The publisher, the U of Nebraska Press, doesn’t list Morris or his book now, but the Amazon squib says,  “In interviews with fifteen contemporary writers of the American West, Gregory L. Morris demonstrates what these widely divergent talents have in common: they all redefine what it is to be a western writer. No longer enthralled (though sometimes inspired) by the literary traditions of openness, place, and rugged individualism, each of the writers has remained true to the demand for clarity, strength, and honesty, virtues sustained in their conversations. “  It strikes me as rather vague.

So what about Morris himself?  “Between 1988 and 1992 Morris, associate professor of American literature at Pennsylvania State University, conducted interviews in person or by mail with 15 contemporary western writers of fiction.”  He has two other books on Amazon, one about Frank Bergon (?) and one about John Gardner, both lit crit, academic, tenure fodder.  Eastern. 

He does mention Loren Eiseley in passing and Eiseley is perhaps one of the key writers for a new sweeping vision of the North American inland, extending up into Canada but maybe not so much into Mexico.  Eiseley gave me a way to think about the West that totally escaped the arguments about what is authentic, what is narcissistic, and who the proper audience might be.

There’s another factor here which is social revolution.  It’s not just a matter of including minorities, which might be why Amy Tan is on this list.  (There are still no blacks, gays, or old ladies as central characters.)  An enormous cultural upwelling came with the "discovery" of gays in the West, gender-role assignments of great cruelty to women and children, and the barely-below-the-surface nature of sex outside of marriage.  We’ve rethought animals.  These newer forces in writing have not been much defined nor described in any anthology I’ve seen, but then Montana is still busy censoring Sherman Alexie for writing about adolescent masturbation.

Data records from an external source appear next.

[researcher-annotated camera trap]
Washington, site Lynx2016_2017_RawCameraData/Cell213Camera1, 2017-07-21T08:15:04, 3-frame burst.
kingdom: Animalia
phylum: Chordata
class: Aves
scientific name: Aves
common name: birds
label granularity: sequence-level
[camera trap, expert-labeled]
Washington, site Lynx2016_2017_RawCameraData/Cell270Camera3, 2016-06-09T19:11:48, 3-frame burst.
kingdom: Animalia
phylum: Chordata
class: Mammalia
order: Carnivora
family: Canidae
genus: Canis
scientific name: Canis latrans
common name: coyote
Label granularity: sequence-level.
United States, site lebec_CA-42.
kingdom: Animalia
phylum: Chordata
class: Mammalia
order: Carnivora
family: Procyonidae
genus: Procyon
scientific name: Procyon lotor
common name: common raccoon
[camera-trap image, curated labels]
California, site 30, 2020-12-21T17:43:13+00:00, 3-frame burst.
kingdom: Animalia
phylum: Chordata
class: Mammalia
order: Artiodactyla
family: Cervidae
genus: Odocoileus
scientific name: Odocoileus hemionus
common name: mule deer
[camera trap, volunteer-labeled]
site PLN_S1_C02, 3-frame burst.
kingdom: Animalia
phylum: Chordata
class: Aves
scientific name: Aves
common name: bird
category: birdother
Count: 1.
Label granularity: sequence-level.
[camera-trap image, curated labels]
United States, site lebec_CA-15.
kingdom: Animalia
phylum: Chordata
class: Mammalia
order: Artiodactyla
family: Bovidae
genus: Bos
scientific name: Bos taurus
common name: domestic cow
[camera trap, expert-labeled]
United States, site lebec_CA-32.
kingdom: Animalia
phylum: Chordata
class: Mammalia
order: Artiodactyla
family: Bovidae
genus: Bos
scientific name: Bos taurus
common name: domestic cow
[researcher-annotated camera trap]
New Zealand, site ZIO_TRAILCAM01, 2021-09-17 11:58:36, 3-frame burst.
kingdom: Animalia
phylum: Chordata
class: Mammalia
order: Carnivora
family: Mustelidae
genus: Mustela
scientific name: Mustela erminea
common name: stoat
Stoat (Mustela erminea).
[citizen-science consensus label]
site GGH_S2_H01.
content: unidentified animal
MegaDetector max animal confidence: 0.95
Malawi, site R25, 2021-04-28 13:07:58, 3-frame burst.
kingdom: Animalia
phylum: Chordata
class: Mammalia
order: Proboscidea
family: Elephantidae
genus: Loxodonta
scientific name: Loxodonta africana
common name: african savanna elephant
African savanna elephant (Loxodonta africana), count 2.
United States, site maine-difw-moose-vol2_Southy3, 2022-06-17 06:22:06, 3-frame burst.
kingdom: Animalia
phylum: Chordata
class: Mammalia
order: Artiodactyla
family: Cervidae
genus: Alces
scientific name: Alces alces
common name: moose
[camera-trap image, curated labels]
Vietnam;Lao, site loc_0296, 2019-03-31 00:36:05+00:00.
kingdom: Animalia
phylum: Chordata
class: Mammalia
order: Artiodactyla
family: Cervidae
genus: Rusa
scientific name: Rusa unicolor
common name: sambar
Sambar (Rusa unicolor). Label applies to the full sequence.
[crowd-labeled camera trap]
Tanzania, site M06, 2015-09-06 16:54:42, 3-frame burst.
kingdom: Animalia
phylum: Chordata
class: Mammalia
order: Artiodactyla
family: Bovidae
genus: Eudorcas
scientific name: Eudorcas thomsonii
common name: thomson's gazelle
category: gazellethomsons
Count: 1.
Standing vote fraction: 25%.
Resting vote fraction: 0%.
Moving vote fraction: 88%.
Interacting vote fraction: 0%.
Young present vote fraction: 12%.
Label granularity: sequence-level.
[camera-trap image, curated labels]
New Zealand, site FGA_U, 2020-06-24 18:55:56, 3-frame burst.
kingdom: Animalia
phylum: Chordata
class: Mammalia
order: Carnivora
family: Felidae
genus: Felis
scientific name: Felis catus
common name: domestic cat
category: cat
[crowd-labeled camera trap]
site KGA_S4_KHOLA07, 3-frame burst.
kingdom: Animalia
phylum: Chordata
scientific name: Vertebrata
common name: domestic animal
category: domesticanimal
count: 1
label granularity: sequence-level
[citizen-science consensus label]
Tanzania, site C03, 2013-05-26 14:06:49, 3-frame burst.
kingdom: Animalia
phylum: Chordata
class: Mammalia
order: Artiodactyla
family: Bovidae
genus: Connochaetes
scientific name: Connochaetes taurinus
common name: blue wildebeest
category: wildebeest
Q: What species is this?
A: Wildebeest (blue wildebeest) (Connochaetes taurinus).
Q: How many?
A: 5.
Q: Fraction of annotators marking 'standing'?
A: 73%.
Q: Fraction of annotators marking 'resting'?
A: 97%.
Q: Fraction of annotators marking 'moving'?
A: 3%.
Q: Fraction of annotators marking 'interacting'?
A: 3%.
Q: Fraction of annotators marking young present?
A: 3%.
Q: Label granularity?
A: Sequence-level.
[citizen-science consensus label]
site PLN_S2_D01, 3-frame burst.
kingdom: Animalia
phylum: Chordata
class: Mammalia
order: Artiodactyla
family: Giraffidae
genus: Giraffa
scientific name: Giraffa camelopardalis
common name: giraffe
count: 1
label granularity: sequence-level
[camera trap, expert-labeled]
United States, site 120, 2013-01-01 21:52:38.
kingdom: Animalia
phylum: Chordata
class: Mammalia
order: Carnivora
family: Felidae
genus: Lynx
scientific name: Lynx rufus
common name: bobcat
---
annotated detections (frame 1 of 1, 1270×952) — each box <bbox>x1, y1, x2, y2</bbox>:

The set of authors interviewed by Morris stays on safe ground.  Not much sex and not much magic realism, if any.  Quite a bit of denial when it comes to politics, money and the keys to success.  Few of the writers on the list have published recently and a few have died.  So — were they a success?  Did it matter to their lives that they published books that people loved?

I'm keeping this book so I'll remember these writers and the impact they had on me when we were all young in the West.